BEGIN
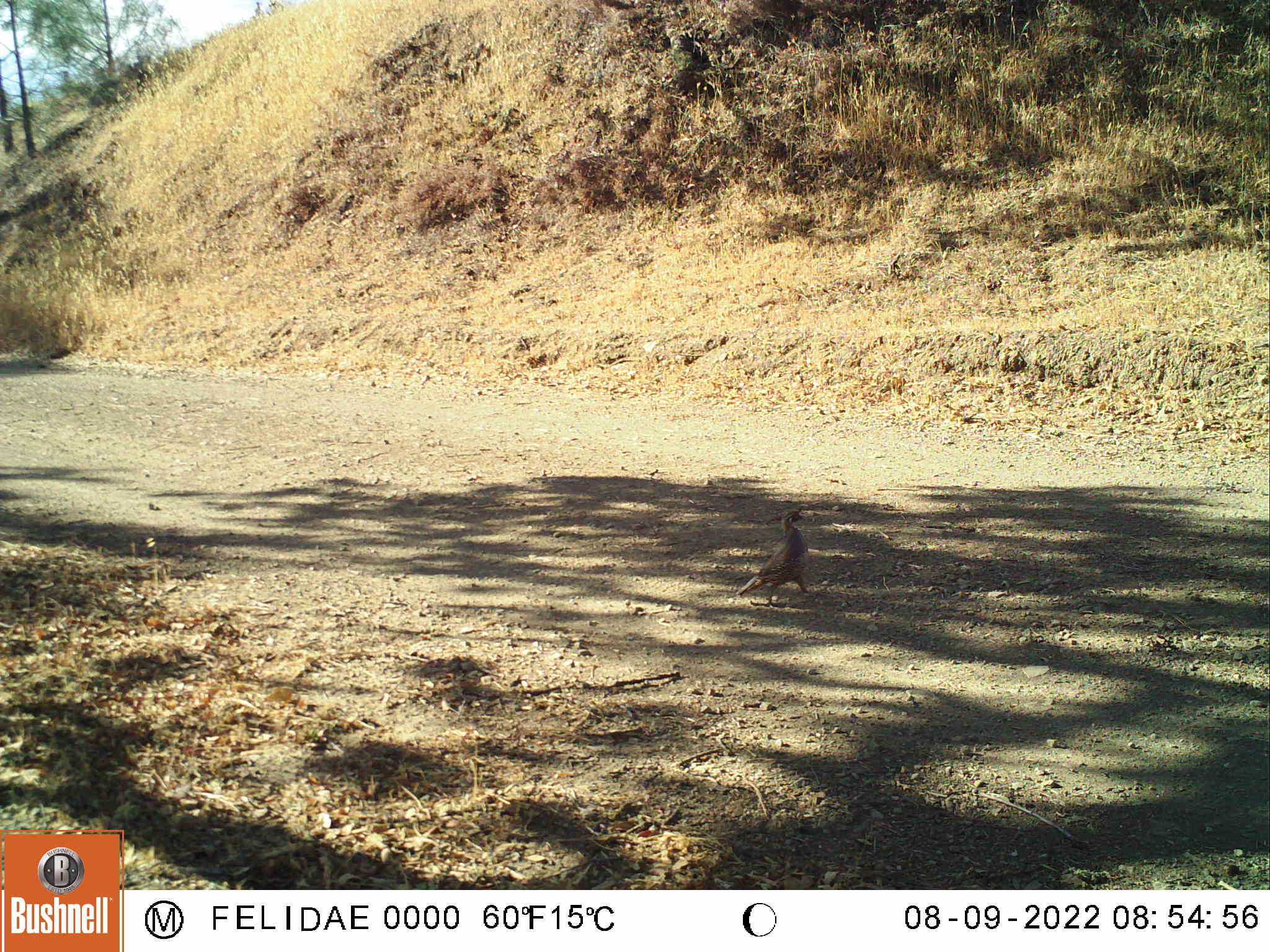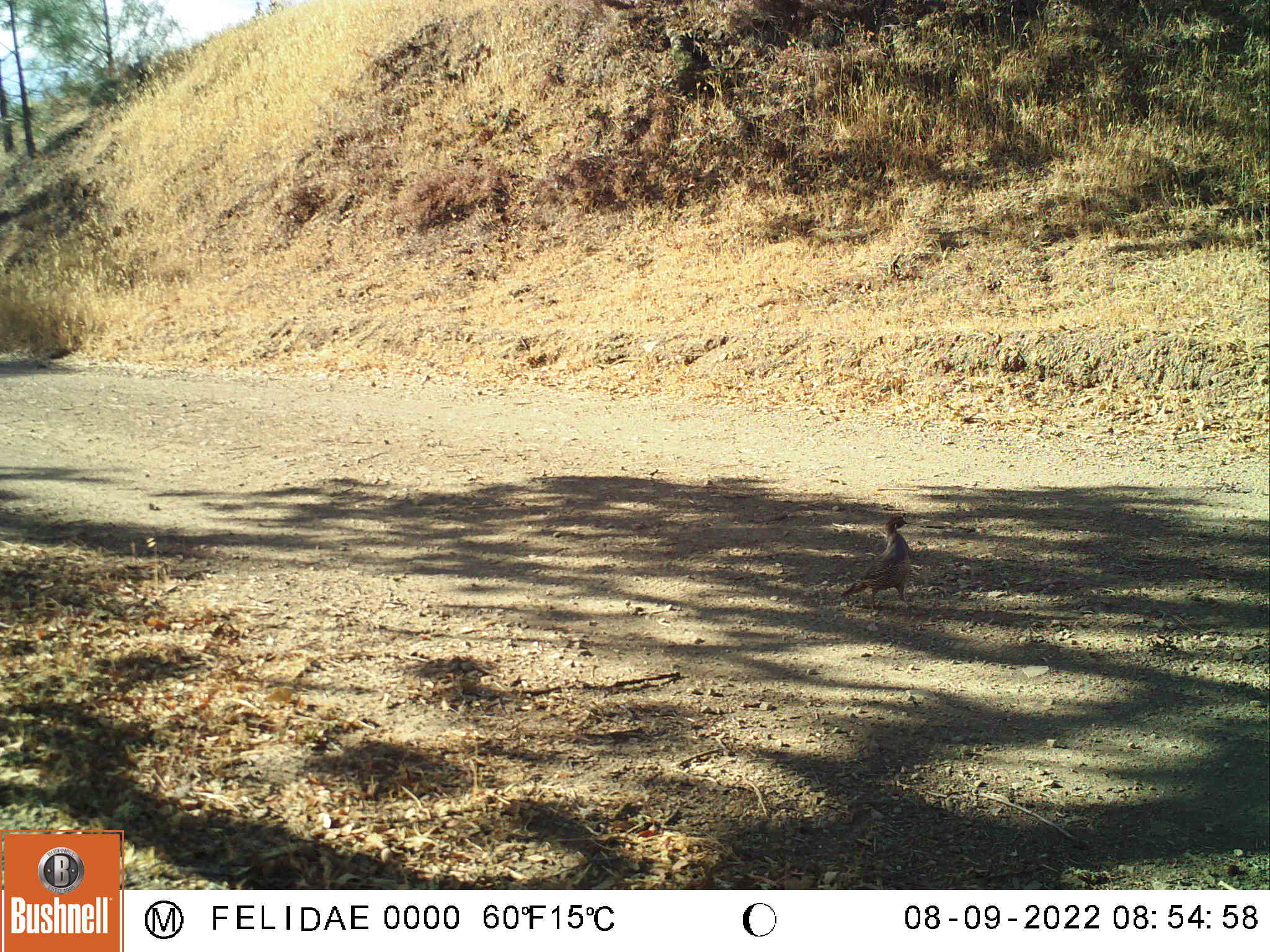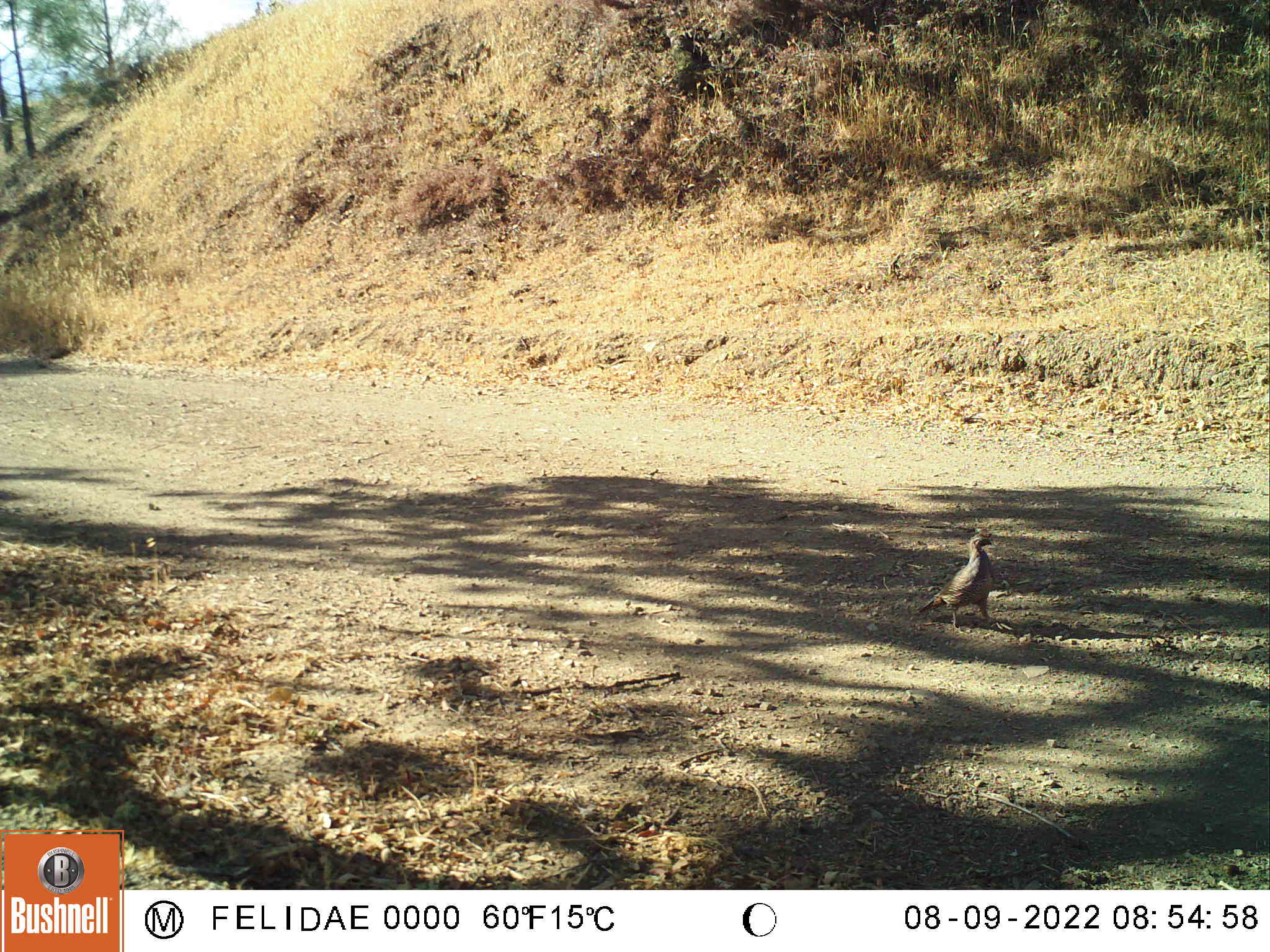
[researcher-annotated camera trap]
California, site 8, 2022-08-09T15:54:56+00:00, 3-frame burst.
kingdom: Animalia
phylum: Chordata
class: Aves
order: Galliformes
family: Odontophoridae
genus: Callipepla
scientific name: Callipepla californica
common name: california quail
END
BEGIN
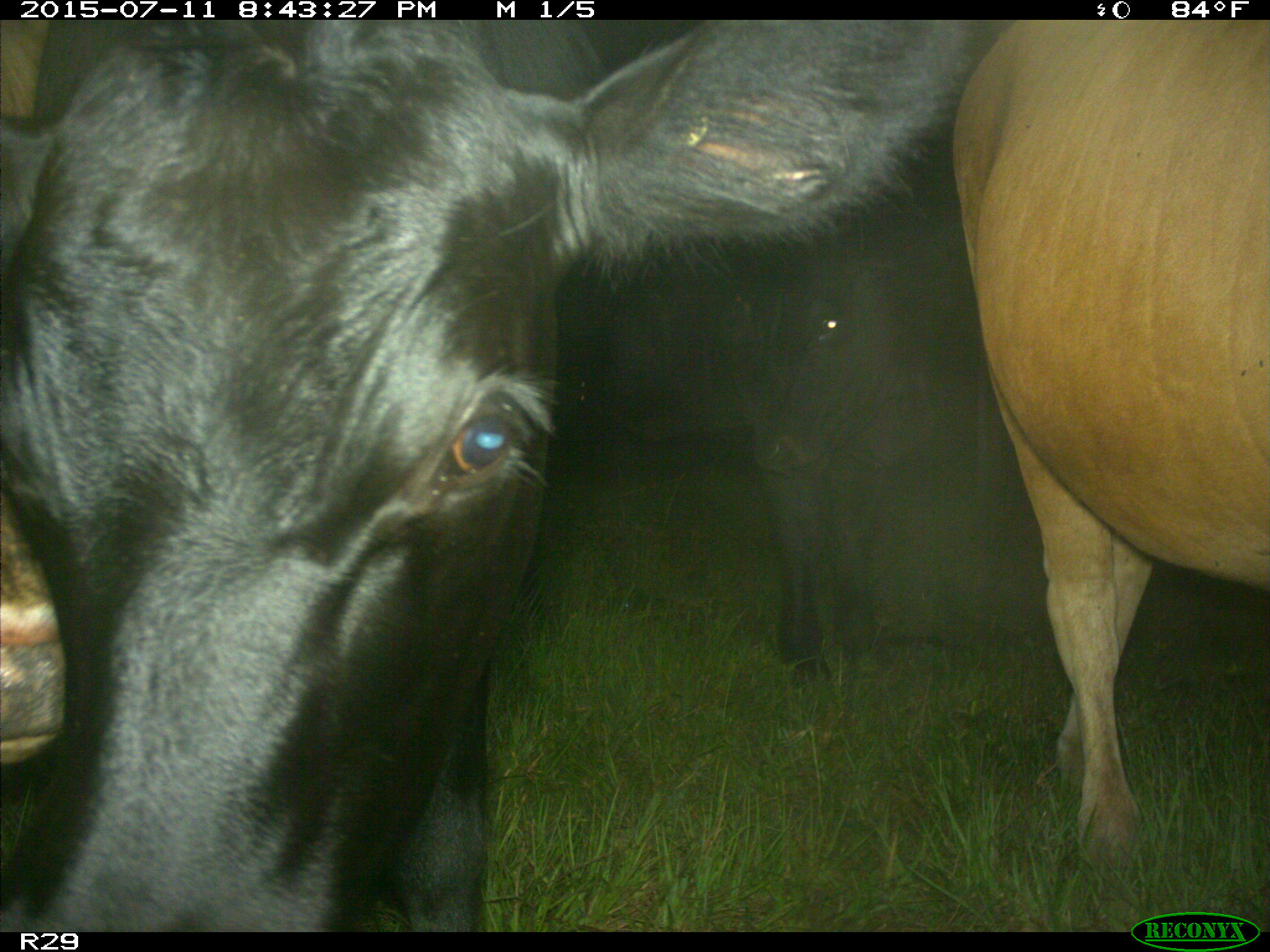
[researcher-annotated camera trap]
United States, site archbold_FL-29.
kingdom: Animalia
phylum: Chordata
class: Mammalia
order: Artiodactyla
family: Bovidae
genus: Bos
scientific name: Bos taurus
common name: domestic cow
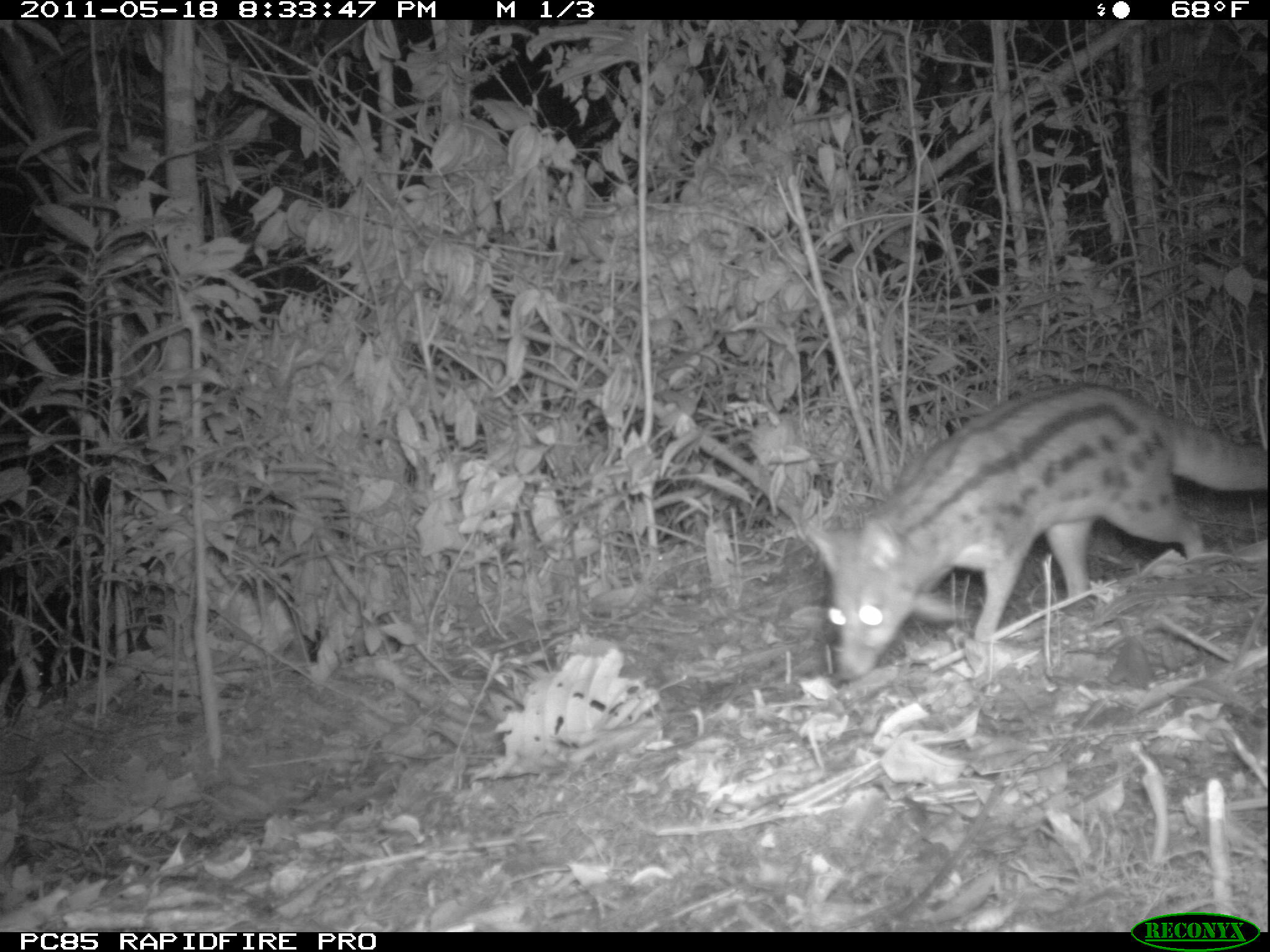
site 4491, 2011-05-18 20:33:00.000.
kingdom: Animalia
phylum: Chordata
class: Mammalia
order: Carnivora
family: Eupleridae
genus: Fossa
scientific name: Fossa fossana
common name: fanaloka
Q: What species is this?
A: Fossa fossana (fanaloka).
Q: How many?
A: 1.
END
BEGIN
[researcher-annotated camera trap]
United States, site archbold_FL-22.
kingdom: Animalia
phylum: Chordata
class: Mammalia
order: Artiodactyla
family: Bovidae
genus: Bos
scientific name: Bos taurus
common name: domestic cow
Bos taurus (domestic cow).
END
**Try it:**
For the records above, how many lines contain the word "scientific"? Reply with the number only.

**Written response:**
4